Para viabilizar esse plano, o governo Bush propõe que se crie uma nova mercadoria internacional, uma “commoditie energética” do álcool, que não seria considerada agrícola para fugir das atuais normas da Organização Mundial do Comercio (OMC).
A Casa Branca propõe também que Brasil, Índia e África do Sul, entre outros, negociem um novo padrão tecnológico comum, para o etanol, seja de milho, de cana ou de árvores. Assim, haveria uma fórmula aceita internacionalmente, formando uma nova Opep de energia agrícola para controlar o comércio mundial.
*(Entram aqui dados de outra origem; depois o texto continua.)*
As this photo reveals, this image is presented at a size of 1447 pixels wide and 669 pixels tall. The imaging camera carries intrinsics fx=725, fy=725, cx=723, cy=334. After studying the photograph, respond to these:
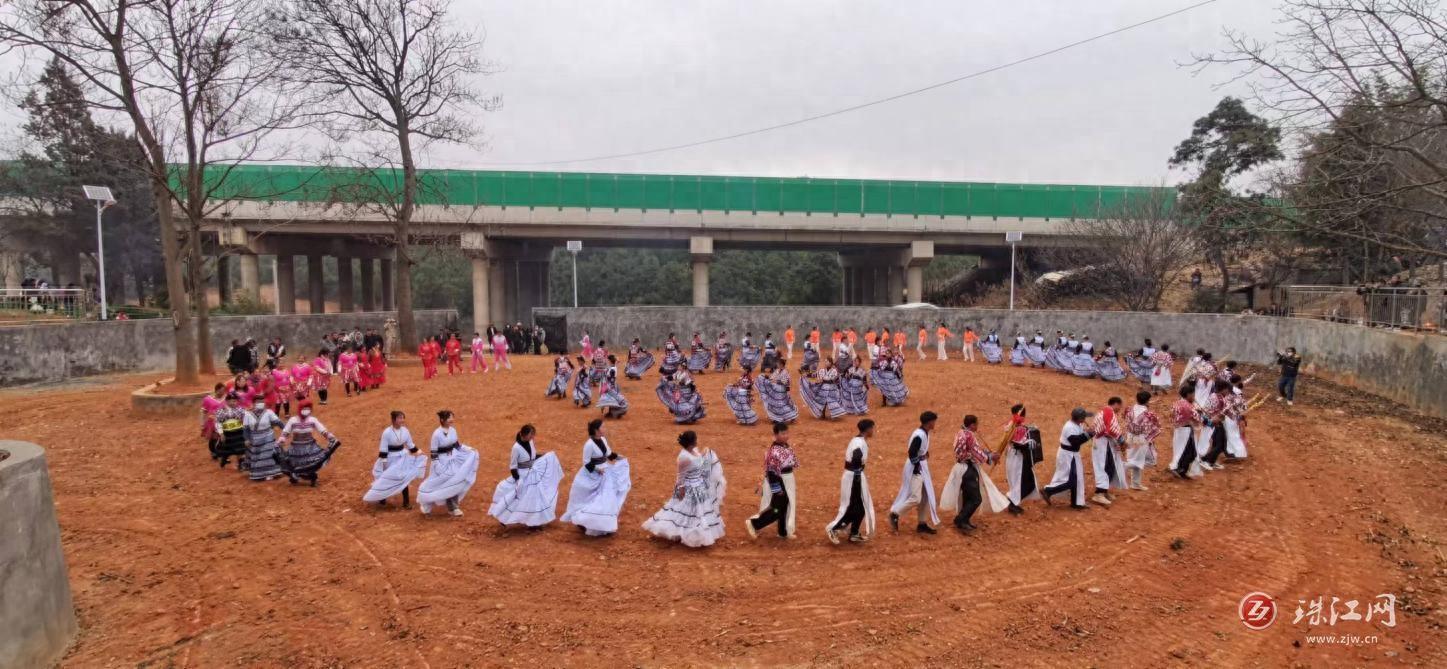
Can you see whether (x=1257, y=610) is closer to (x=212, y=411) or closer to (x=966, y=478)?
(x=966, y=478)

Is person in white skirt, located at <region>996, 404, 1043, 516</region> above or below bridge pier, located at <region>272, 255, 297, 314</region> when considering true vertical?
below

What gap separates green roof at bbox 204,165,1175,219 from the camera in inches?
1345

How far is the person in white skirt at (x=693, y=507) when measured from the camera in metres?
8.03

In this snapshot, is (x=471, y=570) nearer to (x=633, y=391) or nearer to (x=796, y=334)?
(x=633, y=391)

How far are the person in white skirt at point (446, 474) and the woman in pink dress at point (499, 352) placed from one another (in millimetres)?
13467

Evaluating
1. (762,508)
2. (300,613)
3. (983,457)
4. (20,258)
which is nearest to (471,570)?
(300,613)

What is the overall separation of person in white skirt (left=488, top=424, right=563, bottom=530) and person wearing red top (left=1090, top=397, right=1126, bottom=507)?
7.17m

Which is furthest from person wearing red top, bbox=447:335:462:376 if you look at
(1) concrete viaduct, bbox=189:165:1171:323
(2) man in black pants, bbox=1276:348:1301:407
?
(2) man in black pants, bbox=1276:348:1301:407

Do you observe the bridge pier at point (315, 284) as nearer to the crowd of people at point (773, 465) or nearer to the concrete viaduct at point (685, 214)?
the concrete viaduct at point (685, 214)

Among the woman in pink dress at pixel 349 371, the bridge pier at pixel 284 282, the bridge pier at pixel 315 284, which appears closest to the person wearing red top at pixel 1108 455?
the woman in pink dress at pixel 349 371

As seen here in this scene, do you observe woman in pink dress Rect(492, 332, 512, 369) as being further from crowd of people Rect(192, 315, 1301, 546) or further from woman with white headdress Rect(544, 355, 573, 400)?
crowd of people Rect(192, 315, 1301, 546)

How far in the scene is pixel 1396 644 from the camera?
6.07 meters

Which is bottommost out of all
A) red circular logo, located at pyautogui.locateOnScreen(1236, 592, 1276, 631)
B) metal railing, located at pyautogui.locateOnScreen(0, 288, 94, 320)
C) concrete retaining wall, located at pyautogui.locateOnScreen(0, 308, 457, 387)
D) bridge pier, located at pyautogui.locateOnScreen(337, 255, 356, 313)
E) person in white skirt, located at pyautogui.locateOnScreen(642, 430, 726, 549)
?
red circular logo, located at pyautogui.locateOnScreen(1236, 592, 1276, 631)

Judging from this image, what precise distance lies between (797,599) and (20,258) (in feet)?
167
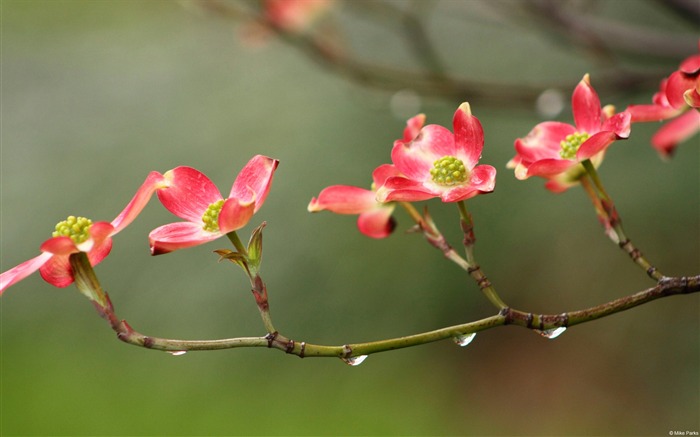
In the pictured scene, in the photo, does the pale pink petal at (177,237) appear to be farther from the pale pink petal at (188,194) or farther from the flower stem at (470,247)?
the flower stem at (470,247)

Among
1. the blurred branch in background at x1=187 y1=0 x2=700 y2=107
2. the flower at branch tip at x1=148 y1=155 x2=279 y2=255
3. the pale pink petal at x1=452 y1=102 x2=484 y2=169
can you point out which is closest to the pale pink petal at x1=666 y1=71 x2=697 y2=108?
the pale pink petal at x1=452 y1=102 x2=484 y2=169

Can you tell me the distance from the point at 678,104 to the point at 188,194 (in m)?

Um possível sucesso desse plano estadunidense seria uma tragédia para agricultura tropical, transformaria grandes extensões de nossas melhores terras em imensos monocultivos, eliminaria ainda mais a biodiversidade e a produção de alimentos, apenas para abastecer seus carros. Expulsaria milhões de trabalhadores do campo em todo mundo, que se amontoariam ainda mais nas favelas das metrópoles.
O debate e a luta estão apenas iniciando. Esperamos que as organizações sociais possam reagir e que os meios de comunicação possam informar sobre essas questões, que são fundamentais para o futuro de nossos povos.
Por isso, durante as atividades do dia 08 de Março, as mulheres trabalhadoras do campo e da cidade levantam a bandeira da “Luta por Soberania Alimentar, Contra o Agronegócio”, contra as transnacionais que atuam no campo e em defesa dos trabalhadores e da biodiversidade. Soma-se a pauta, o fato de o representante maior do imperialismo, o senhor George W. Bush, desembarcar em território brasileiro nos próximos dias, fomentando ainda mais a luta contra o neoliberalismo.